For a long time after that first query as to my availability, I heard nothing. There seemed to be total radio silence on the part of the production company behind the film, which was an insider take on New York City politics called City Hall. I did other projects, wondering what the hell was up with Al and his movie. I had to wait for it to come to me.
Eventually it did. Almost half a year later, I was called in to meet the director, Harold Becker. He had worked with Pacino before on a police potboiler called Sea of Love. Becker explained why the process of casting City Hall had taken so long.
“Well, Danny, to tell you the truth, Marlon Brando was our first choice to play the part,” he told me.
The City Hall character of Frank Anselmo was written as an Italian-American Democratic district leader from Brooklyn who loved Broadway musicals. Becker confided that Brando had seen the role differently.

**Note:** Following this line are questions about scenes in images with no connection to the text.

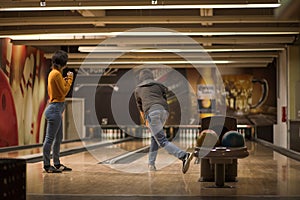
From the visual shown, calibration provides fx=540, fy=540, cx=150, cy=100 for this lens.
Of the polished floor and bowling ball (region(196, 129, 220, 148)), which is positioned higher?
bowling ball (region(196, 129, 220, 148))

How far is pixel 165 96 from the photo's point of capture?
5883 mm

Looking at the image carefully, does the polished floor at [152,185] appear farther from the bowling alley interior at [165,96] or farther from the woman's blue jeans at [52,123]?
the woman's blue jeans at [52,123]

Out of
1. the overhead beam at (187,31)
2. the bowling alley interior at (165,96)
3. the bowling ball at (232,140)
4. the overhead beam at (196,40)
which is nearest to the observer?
the bowling ball at (232,140)

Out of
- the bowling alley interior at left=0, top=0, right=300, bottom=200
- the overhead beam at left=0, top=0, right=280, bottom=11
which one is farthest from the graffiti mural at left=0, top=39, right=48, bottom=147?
the overhead beam at left=0, top=0, right=280, bottom=11

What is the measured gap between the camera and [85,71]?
18016 mm

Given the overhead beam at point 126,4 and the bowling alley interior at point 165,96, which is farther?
the overhead beam at point 126,4

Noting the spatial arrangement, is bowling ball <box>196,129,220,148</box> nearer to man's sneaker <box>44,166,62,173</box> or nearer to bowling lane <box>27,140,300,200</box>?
bowling lane <box>27,140,300,200</box>

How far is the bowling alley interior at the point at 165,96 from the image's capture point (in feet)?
14.6

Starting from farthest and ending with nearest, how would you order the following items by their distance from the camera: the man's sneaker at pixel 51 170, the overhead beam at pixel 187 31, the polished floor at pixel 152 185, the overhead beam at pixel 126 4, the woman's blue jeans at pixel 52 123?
the overhead beam at pixel 187 31, the overhead beam at pixel 126 4, the man's sneaker at pixel 51 170, the woman's blue jeans at pixel 52 123, the polished floor at pixel 152 185

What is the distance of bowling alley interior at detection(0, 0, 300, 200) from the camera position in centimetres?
445

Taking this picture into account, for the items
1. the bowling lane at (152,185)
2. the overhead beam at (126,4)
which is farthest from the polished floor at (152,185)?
the overhead beam at (126,4)

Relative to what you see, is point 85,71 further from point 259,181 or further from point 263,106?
point 259,181

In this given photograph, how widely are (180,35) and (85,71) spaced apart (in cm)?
726

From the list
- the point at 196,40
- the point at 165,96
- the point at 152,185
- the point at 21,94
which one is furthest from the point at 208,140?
the point at 21,94
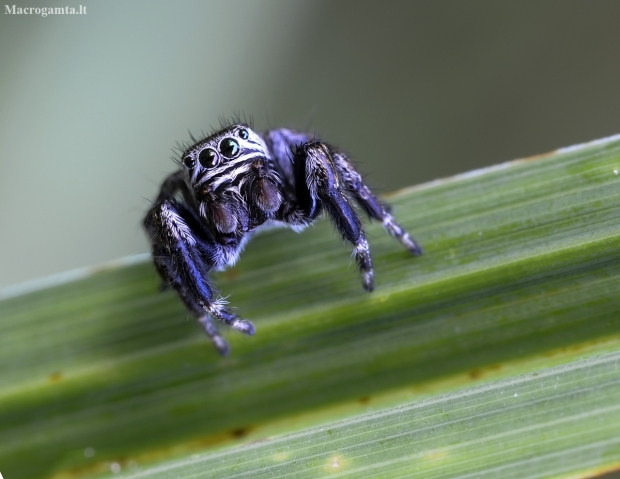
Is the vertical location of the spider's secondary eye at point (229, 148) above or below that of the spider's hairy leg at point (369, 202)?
above

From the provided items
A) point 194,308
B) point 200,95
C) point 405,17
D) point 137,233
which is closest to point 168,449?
point 194,308

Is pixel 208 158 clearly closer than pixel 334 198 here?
No

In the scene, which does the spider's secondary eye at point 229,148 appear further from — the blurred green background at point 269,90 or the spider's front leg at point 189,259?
the blurred green background at point 269,90

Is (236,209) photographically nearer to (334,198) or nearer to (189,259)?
(189,259)

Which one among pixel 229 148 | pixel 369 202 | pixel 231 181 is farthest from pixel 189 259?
pixel 369 202

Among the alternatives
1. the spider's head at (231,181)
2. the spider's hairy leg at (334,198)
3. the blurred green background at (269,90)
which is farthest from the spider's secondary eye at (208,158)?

“He wanted to do it as a Mexican-American who loved singing, playing a banjo and/or a bongo,” Becker told me, shaking his head in wonderment. “After lengthy discussions with Marlon, I decided that wasn’t the way I wanted to go.”
We both had a good laugh over Marlon Brando’s late-career antics. Becker offered me the role and it didn’t take me long to say yes. I didn’t suggest anything about banjos or bongos. Becker called a production meeting for the following day.
Al was at the meeting with the other principal cast members: John Cusack, Martin Landau, and Bridget Fonda. Also present were a whole host of A-list screenwriters, including Bo Goldman, Ken Lipper, Nicholas Pileggi, and Paul Schrader. Pacino and I had never formally met. We spoke about the happenstance of our never working together, about our experiences in Pop
Bennett’s poolroom, name-checking Bronx locales such as Vyse Avenue, Southern Boulevard, and the Dover movie house on Boston Road.
We were of slightly different generations (he was seven years younger), but he and I knew some of the same people, and we made that the basis of our shared Bronx experience. Working together on this film with Al was as easy as sitting at home on a Sunday afternoon having an early dinner with my family.
While shooting a pivotal scene with me, the late Anthony Franciosa, playing a Mafia boss, kept forgetting his lines. This sometimes happens to all actors. The more Anthony forgot, the more embarrassed he became. There were dozens of extras on the set watching all this happen. The number of onlookers seemed to make it much more difficult for Anthony. He was a friend and a fellow New York native, and I felt for him.
Harold Becker took me aside and apologized. “I think I’m going to have to fire Anthony,” he said.
“Don’t do that!” I said, pleading for him to give Franciosa another chance.
Anthony finally turned in one of the best performances in the film. Later I came to believe that Becker never had any intention of firing him. He just wanted to make sure that I was all right and not getting frustrated doing the scene with Anthony. I would have waited if it had taken Tony twenty-four hours to get a take.
John Herzfeld, with whom I worked after my great experience on City Hall, is probably among the most underrated directors in movies. We did several projects together, and John became my close friend.
We first met when we both received daytime Emmy awards in 1981, he for a TV movie titled Stoned, me for the blended-family drama A Family of Strangers. For some reason we connected right away. We did a television movie together with Patricia Arquette called Daddy, and another one on the Robert Chambers case called The Preppie Murder.
There’s a quality that sets John apart from other directors, some of whom might be more well-known than him. He would rather do nothing than do shit. Every movie he gets involved in is done on his terms or he simply won’t do it. This is an attitude that studios usually afford only the most famous directors.